TRIBUNAL DE CHALON - A Louhans, se croyant menacé, il sort son couteau... face à un gendarme en repos provocateur

« Compte-tenu des conditions particulières de commissions de l’infraction… » Il n’y avait qu’un seul dossier, ce 15 février à l’audience des comparutions immédiates, et l’audience se clôt par ces mots. Quel est donc ce contexte si particulier ?

L’audience s’annonçait « classique » : un tout jeune homme au casier jonché d’actes violents est jugé pour avoir, à Louhans, le 14 décembre dernier, sorti un couteau avec une bonne lame, pour intimider un homme. L’homme se trouve être un gendarme, au repos ce jour-là. Le prévenu est en détention provisoire depuis le 16 décembre, il a vu un expert psychiatre. Bon, on se dit que c’est plié parce qu’à force d’assister aux audiences on est de moins en moins surpris… et là : surprise !

Les faits

Le jeune homme est arrivé il y a peu sur la commune de Louhans. Il est frappé d’une interdiction de paraître à Marseille et sa mère a décidé de s’installer ailleurs, avec lui. Or à Louhans il est inquiété alors qu’il se promène avec sa copine. Il a peur, il s’arme d’un couteau. Le 14 décembre, il est à l’hôtel avec elle et descend en début de soirée pour acheter du Coca. Au même moment, des gendarmes en patrouille, dans une voiture banalisée, remarquent le véhicule d’un collègue du PSIG, puis ils aperçoivent un autre collègue, un peu plus loin, avec un jeune qui semble énervé. Du coup, les gendarmes s’attardent et observent. Aucun coup n’est porté mais tout à coup le jeune sort un couteau… les gendarmes bondissent hors de leur véhicule, armes au poing.

Le récit selon le prévenu

Le gendarme-victime au dossier ne se constitue pas partie civile et n’est pas présent à l’audience. Il a toutefois honnêtement reconnu n’avoir pas décliné sa qualité de gendarme auprès du jeune homme. Ce dernier évoque à plusieurs reprises sa « peur ». « J’ai grandi dans un environnement très violent, il y a peur qui s’installe. » Ce point est important, car voyant l’homme sur le trottoir d’en face, il se dit que c’est peut-être l’un de ceux qui l’ont agressé il y a peu… « J’étais sur mes gardes. » 
« Quand nos regards se sont croisés, il était sur le point de monter dans la voiture de son collègue. Quand il m’a demandé pourquoi je le regardais, je lui ai dit que je l’avais confondu avec quelqu’un. Il m’a dit que s’il y a un problème, on pouvait en découdre. Il était insistant. Il a même traversé la rue pour me demander si je voulais en découdre. Je voyais qu’il était front-front avec moi et que le dialogue ne suffisait pas. J’ai pris un sentiment de peur, j’ai géré comme j’ai pu. »

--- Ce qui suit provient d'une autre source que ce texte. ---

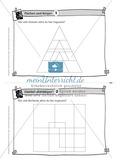 Aufgaben auf Karteikarten aus dem Themenfeld Flächen und Körper, zur Selbstkontrolle Preview 1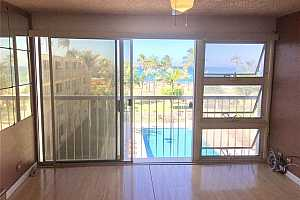 MLS # 201927518 : 85-175 FARRINGTON HIGHWAY  UNIT C409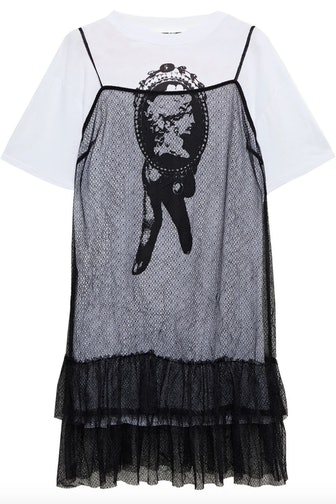Layered Tiered Mini Dress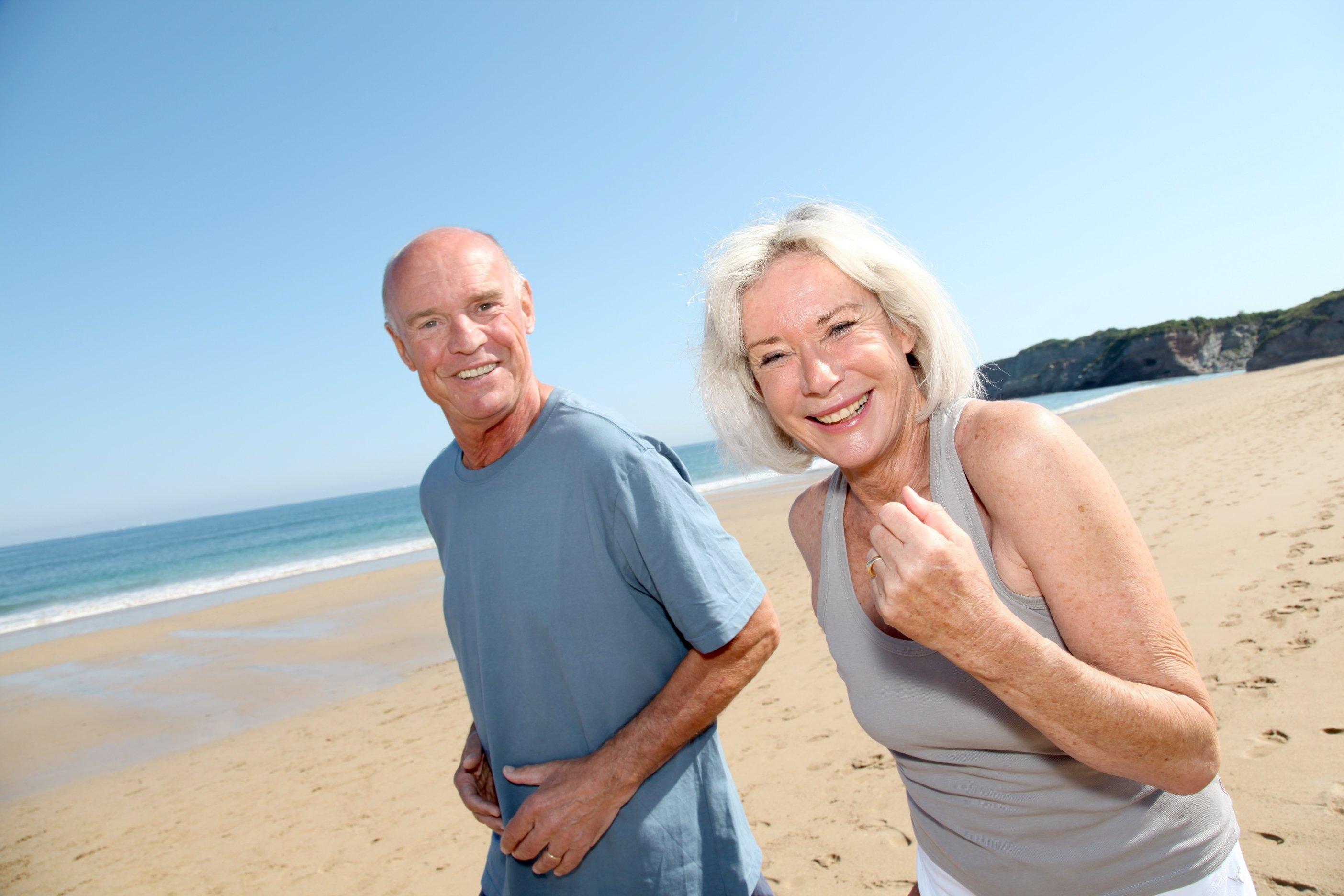 Regelmäßig Joggen verlängert das Leben um drei Jahre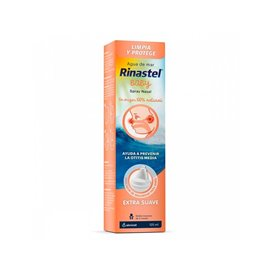 Rinastel Baby 1 Spray Nasal 125Ml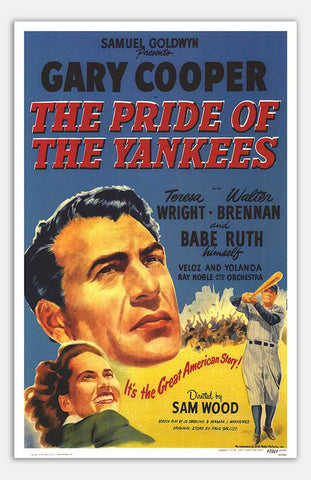 "Pride Of The Yankees - 11"" x 17""  Movie Poster"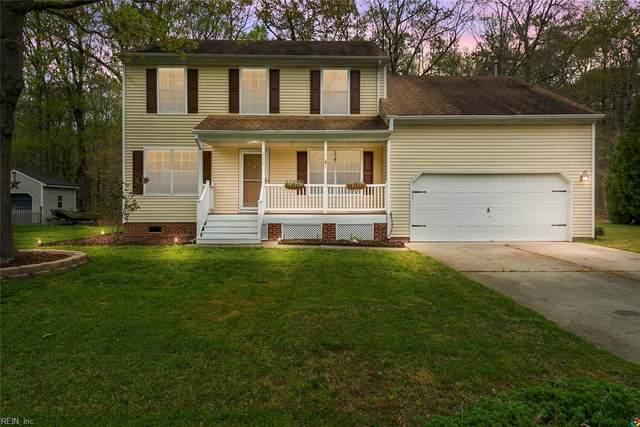 332 Tarneywood Dr, Chesapeake, VA 23320 (#10312232) :: Upscale Avenues Realty Group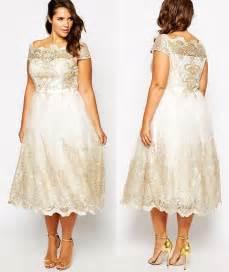 plus size dress for wedding get this plus size tea length wedding dress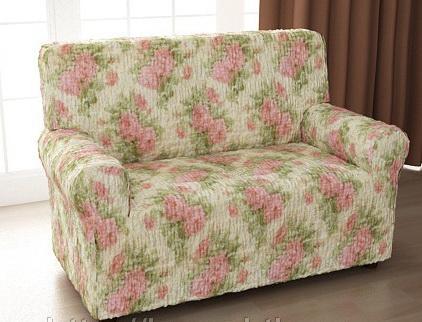 Цветные еврочехлы на мягкую мебель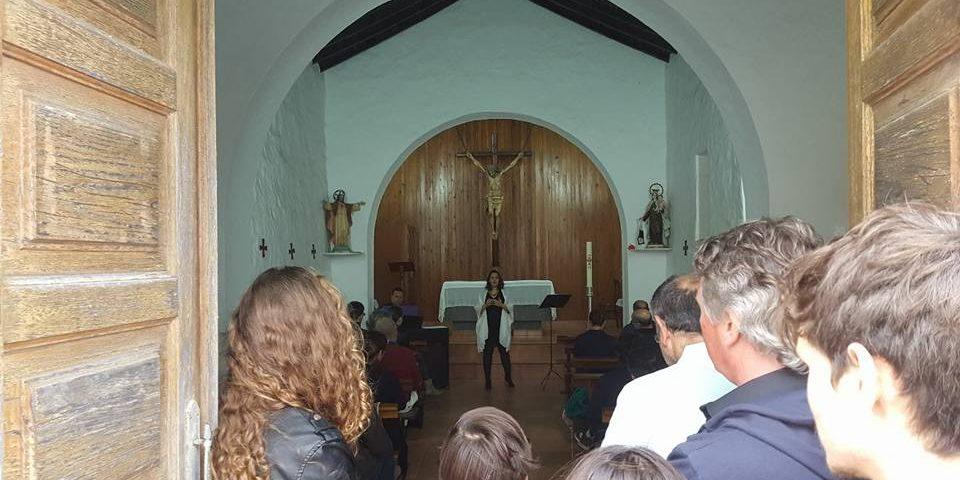 Imagen de archivo de un concierto en la ermita de Bandama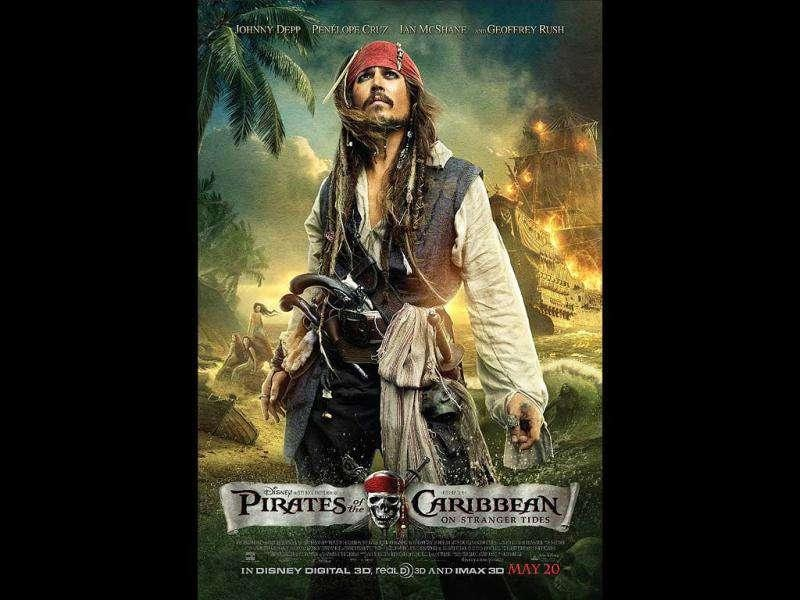 Pirates of the Caribbean: On Stranger Tides : Worldwide box office: $1.04 billionThe fourth film in the Pirates of the Caribbean franchise stars Johnny Depp and Penelope Cruz. On Stranger Tides is the eighth highest-grossing film of all time.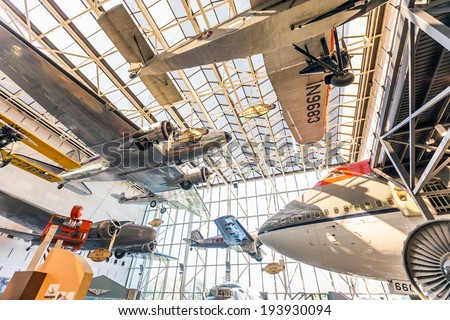 WASHINGTON DC-APRIL 10: National Air and Space museum in Washington on April 10, 2014. It holds the largest collection of historic aircraft and spacecraft in the world. Open for public on July 14,2010 - stock photo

« Sauf que c’est lui qui m’a touché physiquement »

Il reprend : « On était front-front. Il me disait de frapper en premier. Il me disait ‘casse-toi !’. Quand j’ai voulu partir il m’a fait une poussette (orthographe incertaine, désigne le fait de pousser mais pas fort) à l’épaule. J’ai eu peur. J’ai sorti le couteau mais lame vers le bas en même temps qu’il me poussait. Il a mis la main dans sa banane et a sorti son arme. Les autres (gendarmes, ndla) sont arrivés, j’ai cru à un guet-apens. »
Le gendarme-victime a déclaré : « J’ai mis ma main sur lui et je lui ai dit ‘Fais attention à ce que tu dis’. »
Le prévenu à l’audience : « Sauf que c’est lui qui m’a touché physiquement, je me suis senti agressé et j’ai sorti le couteau. »

« Oui, de travailler sur cette peur, oui, oui »

La présidente Milvia Barbut interroge le jeune homme sur le port de cette arme, dont il n’avait sans doute pas besoin pour aller acheter une boisson. Le garçon répète à quel point il connaît la violence, subie et exercée, et de cette peur qui l’habite. 
« Vous avez eu l’honnêteté de dire que vous avez besoin de soins. – Oui, de travailler sur cette peur, oui, oui. » Il a fait une demande en détention, mais beaucoup de détenus et des listes d’attente… Il est remarquable, d’ailleurs, et c’est un point en sa faveur : si l’institution judiciaire focalise, et c’est normal, sur sa violence ou son rapport à la violence, lui, il parle de la peur. 
Un caïd ne parle pas de sa peur, un caïd c’est un animal dominant. Ce garçon ne joue pas au caïd. Il vient d’avoir 20 ans et voudrait « travailler, fonder une famille, profiter de la vie, je ne veux pas passer ma vie en détention ».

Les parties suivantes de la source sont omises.